(Saved entries)
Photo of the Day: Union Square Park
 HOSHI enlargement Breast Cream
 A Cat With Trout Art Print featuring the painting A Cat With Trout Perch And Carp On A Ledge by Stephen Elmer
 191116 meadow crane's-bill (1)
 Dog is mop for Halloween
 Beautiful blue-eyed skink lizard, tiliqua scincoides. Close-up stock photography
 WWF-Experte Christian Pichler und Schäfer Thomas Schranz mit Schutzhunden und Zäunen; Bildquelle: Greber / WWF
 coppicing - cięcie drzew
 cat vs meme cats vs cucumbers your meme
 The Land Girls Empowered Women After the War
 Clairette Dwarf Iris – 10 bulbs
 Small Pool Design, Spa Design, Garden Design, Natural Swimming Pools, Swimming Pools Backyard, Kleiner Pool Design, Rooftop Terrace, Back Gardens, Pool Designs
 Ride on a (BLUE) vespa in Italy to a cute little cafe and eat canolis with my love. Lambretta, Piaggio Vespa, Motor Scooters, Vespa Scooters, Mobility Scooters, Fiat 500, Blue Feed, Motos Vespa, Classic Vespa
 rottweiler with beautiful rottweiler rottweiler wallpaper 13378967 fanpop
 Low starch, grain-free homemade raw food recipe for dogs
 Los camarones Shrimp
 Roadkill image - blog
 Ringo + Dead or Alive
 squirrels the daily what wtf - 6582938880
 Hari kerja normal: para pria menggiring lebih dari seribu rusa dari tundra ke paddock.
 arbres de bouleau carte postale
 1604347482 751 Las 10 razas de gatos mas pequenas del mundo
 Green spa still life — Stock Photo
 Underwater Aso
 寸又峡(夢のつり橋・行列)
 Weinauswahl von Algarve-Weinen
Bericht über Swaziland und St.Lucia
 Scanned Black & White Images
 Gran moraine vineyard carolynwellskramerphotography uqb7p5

## WHAT THE EXERCISE ASKS
Among the records above, only the lines between the line holding "coppicing - cięcie drzew" and the line holding "寸又峡(夢のつり橋・行列)", inclusive, are to be output, exactly as written.

## RESULT
 coppicing - cięcie drzew
 cat vs meme cats vs cucumbers your meme
 The Land Girls Empowered Women After the War
 Clairette Dwarf Iris – 10 bulbs
 Small Pool Design, Spa Design, Garden Design, Natural Swimming Pools, Swimming Pools Backyard, Kleiner Pool Design, Rooftop Terrace, Back Gardens, Pool Designs
 Ride on a (BLUE) vespa in Italy to a cute little cafe and eat canolis with my love. Lambretta, Piaggio Vespa, Motor Scooters, Vespa Scooters, Mobility Scooters, Fiat 500, Blue Feed, Motos Vespa, Classic Vespa
 rottweiler with beautiful rottweiler rottweiler wallpaper 13378967 fanpop
 Low starch, grain-free homemade raw food recipe for dogs
 Los camarones Shrimp
 Roadkill image - blog
 Ringo + Dead or Alive
 squirrels the daily what wtf - 6582938880
 Hari kerja normal: para pria menggiring lebih dari seribu rusa dari tundra ke paddock.
 arbres de bouleau carte postale
 1604347482 751 Las 10 razas de gatos mas pequenas del mundo
 Green spa still life — Stock Photo
 Underwater Aso
 寸又峡(夢のつり橋・行列)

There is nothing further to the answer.